Let $x,y,z>0$. Prove that $$\frac{x+y+z}{3}+\frac{3}{\frac1x+\frac1y+\frac1z}\geq5\sqrt[3]{\frac{xyz}{16}}$$
On the left-hand side we have arithmetic and harmonic means, while on the right geometric mean. The AM-GM-HM inequality states that AM $\geq$ GM $\geq$ HM, but here HM is on the wrong side of the inequality.
Since we have a homogeneous inequality, we may assume $xyz=1$ without loss of generality, then find the infimum of $AM(x,y,z)+HM(x,y,z)$ over the set $$D=\left\{(x,y,z)\in\mathbb{R}_{+}^3: xyz=1\right\}.$$ So we want: $$ \inf_{\mathbb{R}^+\times\mathbb{R}^+}\left(\frac{x+y+\frac{1}{xy}}{3}+\frac{3}{xy+\frac{1}{x}+\frac{1}{y}}\right)=\inf_{\mathbb{R}^+\times\mathbb{R}^+}\left(\frac{x^2 y+xy^2+1}{3xy}+\frac{3xy}{x^2y^2+x+y}\right).$$ Let $f(x,y)$ be the last function. It is a symmetric function, hence it is enough to study its behaviour over the set $0<y\leq x$. So, let $y=kx$ with $k\in(0,1]$. We have: $$ g_k(x)=f(x,kx) = \frac{1}{3kx^2}+\frac{(k+1)x}{3}+\frac{3kx}{1+k+k^2 x^3} $$ and disregarding the last (positive) term, by the AM-GM inequality: $$ g_k(x)\geq \frac{1}{3kx^2}+\frac{(k+1)x}{6}+\frac{(k+1)x}{6} \geq 3\sqrt[3]{\frac{(k+1)^2}{108k}}$$ where the last term is a decreasing function over $(0,1]$. We just need a little improvement of the last inequality to prove the original claim. So, let us study $f(x,y)$ under another perspective. Assuming $x+y=k$ we have: $$ f(x,y) = \frac{k+\frac{1}{xy}}{3}+\frac{3}{\frac{k}{xy}+xy}=\frac{k+\frac{1}{x(k-x)}}{3}+\frac{3}{\frac{k}{x(k-x)}+x(k-x)} $$ and by putting $x=\lambda k, y=(1-\lambda)k$ we are left with: $$ \frac{k+\frac{1}{k^2\lambda(1-\lambda)}}{3}+\frac{3}{\frac{1}{k\lambda(1-\lambda)}+k^2\lambda(1-\lambda)}=\color{red}{\frac{k+\frac{1}{k^2 L}}{3}+\frac{3}{\frac{1}{kL}+k^2 L}=h(L,k)}$$ where $L$ ranges over $\left(0,\frac{1}{4}\right)$ and $k$ ranges over $\mathbb{R}_+$. The stationary points of $h(L,k)$ for a fixed $k$ occur at $$ L \in\left\{\pm\frac{1}{\sqrt{2} k^{3/2}},\pm\frac{1}{\sqrt{5} k^{3/2}}\right\} $$ and $$ h\left(\frac{1}{\sqrt{2} k^{3/2}},k\right) = \frac{4}{3}\sqrt{\frac{2}{k}}+\frac{k}{3},\qquad h\left(\frac{1}{\sqrt{5} k^{3/2}},k\right) = \frac{5}{6}\sqrt{\frac{5}{k}}+\frac{k}{3},$$ so the AM-GM inequality proves the claim.

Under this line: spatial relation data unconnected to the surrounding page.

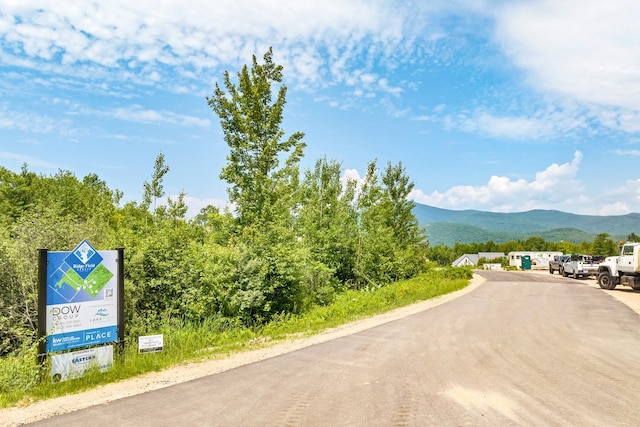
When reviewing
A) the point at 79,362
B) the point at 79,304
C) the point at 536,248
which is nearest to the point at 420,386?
the point at 79,362

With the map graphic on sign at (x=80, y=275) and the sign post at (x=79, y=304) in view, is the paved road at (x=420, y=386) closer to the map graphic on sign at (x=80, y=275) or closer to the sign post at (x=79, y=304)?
the sign post at (x=79, y=304)

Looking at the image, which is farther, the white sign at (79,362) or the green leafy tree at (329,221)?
the green leafy tree at (329,221)

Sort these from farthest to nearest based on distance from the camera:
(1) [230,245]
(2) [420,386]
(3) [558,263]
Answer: (3) [558,263] < (1) [230,245] < (2) [420,386]

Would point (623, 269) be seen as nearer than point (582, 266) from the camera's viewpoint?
Yes

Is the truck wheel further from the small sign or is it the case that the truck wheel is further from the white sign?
the white sign

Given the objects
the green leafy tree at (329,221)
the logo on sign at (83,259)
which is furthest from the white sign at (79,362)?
the green leafy tree at (329,221)

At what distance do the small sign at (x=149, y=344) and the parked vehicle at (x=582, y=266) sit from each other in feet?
128

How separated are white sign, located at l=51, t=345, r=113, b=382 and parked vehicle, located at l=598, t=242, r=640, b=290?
26742mm

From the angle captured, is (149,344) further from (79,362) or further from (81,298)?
(81,298)

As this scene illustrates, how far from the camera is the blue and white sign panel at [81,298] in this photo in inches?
299

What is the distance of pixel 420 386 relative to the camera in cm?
682

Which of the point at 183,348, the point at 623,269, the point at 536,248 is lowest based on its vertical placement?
the point at 536,248

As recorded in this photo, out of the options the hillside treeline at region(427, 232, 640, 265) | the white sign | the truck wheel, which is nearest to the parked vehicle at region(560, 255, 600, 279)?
the truck wheel

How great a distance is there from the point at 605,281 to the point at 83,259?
29540 millimetres
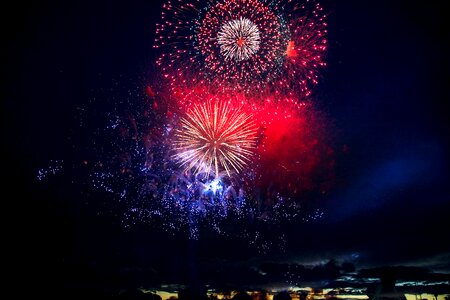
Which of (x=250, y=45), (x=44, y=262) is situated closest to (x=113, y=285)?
(x=44, y=262)

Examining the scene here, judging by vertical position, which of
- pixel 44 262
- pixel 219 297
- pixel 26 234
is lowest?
pixel 219 297

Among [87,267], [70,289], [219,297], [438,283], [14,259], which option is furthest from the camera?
[219,297]

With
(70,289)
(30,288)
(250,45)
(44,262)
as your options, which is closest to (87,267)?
(70,289)

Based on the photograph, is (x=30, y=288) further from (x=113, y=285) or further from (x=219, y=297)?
(x=219, y=297)

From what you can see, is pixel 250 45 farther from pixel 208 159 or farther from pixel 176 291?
pixel 176 291

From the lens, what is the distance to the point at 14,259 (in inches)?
723

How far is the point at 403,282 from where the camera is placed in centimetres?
4247

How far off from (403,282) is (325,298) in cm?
1505

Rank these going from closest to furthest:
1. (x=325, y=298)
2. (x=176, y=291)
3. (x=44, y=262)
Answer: (x=44, y=262) → (x=325, y=298) → (x=176, y=291)

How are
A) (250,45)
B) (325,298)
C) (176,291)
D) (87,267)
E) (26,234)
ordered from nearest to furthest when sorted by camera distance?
(250,45), (26,234), (87,267), (325,298), (176,291)

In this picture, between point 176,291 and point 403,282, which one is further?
point 176,291

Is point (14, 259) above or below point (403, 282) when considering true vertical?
above

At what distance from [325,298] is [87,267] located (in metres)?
42.1

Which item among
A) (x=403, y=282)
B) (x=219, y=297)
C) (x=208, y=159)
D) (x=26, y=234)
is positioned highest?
(x=208, y=159)
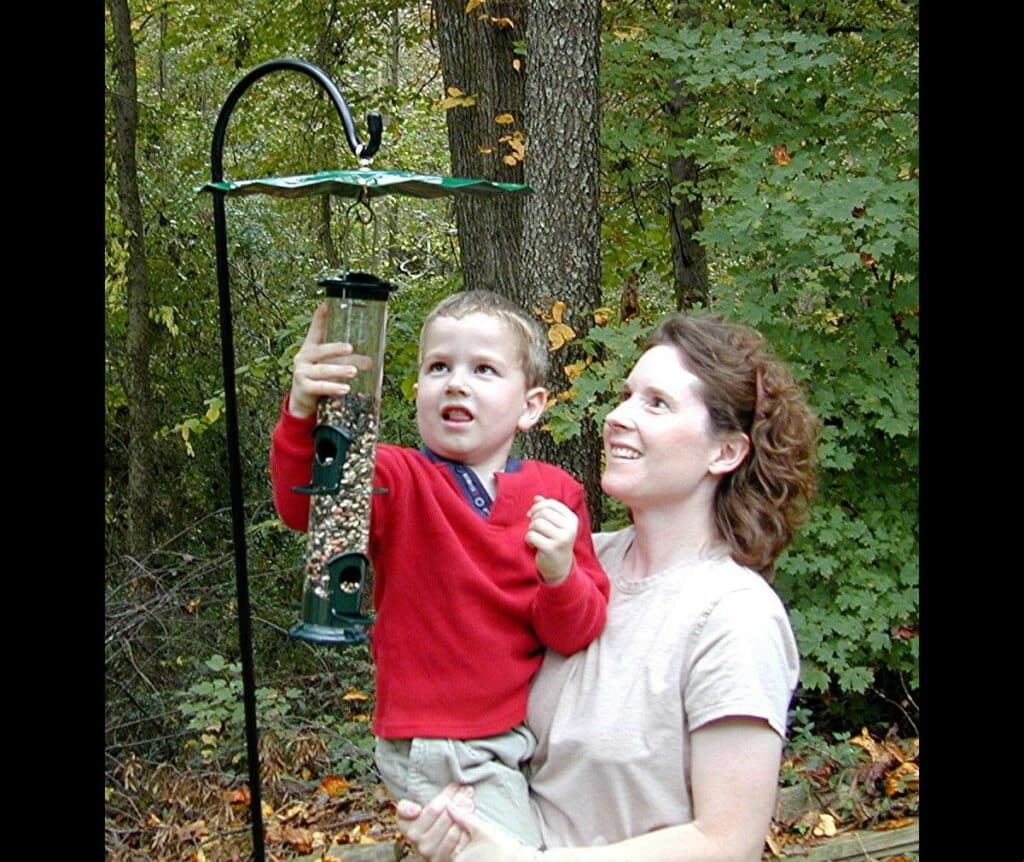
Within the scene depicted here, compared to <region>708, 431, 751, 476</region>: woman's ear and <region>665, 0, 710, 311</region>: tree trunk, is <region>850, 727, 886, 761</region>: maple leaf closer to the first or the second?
<region>665, 0, 710, 311</region>: tree trunk

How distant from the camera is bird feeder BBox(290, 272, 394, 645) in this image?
6.50 feet

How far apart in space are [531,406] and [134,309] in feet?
15.8

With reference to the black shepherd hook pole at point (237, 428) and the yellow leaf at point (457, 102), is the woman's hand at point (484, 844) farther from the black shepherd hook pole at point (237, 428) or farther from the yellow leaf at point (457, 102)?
the yellow leaf at point (457, 102)

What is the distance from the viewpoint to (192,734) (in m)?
5.00

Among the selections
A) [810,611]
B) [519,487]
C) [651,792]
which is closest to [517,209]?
[810,611]

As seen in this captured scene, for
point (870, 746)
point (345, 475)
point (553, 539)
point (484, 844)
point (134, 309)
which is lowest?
point (870, 746)

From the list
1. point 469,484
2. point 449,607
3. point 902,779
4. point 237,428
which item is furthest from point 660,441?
point 902,779

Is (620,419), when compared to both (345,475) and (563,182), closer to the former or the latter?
(345,475)

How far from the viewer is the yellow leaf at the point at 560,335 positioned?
4.71 metres

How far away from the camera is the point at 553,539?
198cm

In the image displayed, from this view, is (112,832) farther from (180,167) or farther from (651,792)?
(180,167)

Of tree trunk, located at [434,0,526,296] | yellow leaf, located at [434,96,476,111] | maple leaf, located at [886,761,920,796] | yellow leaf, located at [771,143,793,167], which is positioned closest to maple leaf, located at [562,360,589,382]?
tree trunk, located at [434,0,526,296]

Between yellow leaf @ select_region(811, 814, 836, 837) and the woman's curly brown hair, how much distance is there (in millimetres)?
2629
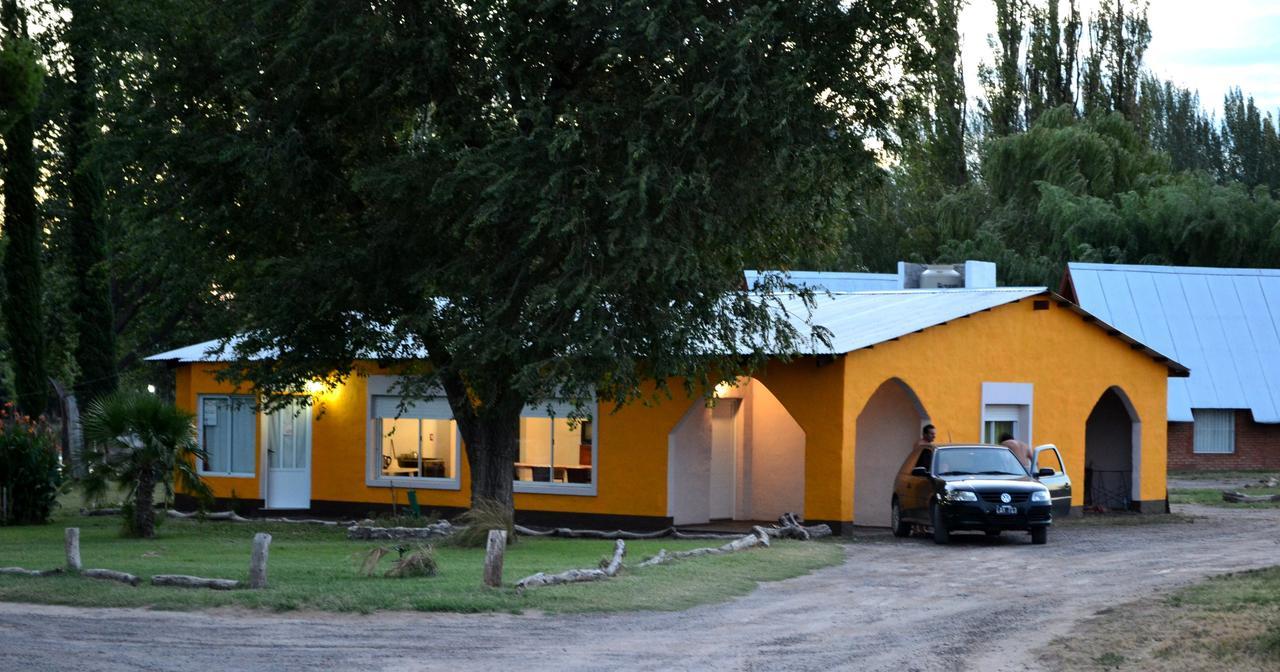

In facts, the original inequality is optimal and our approach shows that equality is attained by $$ \color{red}{(x,y,z) = \lambda\cdot (1,4,4)} $$ and cyclic shifts.
Let $x+y+z=3u$, $xy+xz+yz=3v^2$ and $xyz=w^3$.
Thus, we need to prove that $f(u)\geq0,$ where $$f(u)=u+\frac{w^3}{v^2}-\frac{5w}{\sqrt[3]{16}}.$$ Id est, it's enough to prove our inequality for the minimal value of $u$, which happens for equality case of two variables.
Since our inequality is symmetric and homogeneous, we can assume $y=z=1$ and $z=16a^3$
and we need to prove that: $$\frac{16a^3+2}{3}+\frac{48a^3}{32a^3+1}\geq5a$$ or $$(4a-1)^2(32a^4+16a^3-24a^2+a+2)\geq0$$ or $$(4a-1)^2(2(4a^2-1)^2+a(4a-1)^2)\geq0,$$ which is obvious.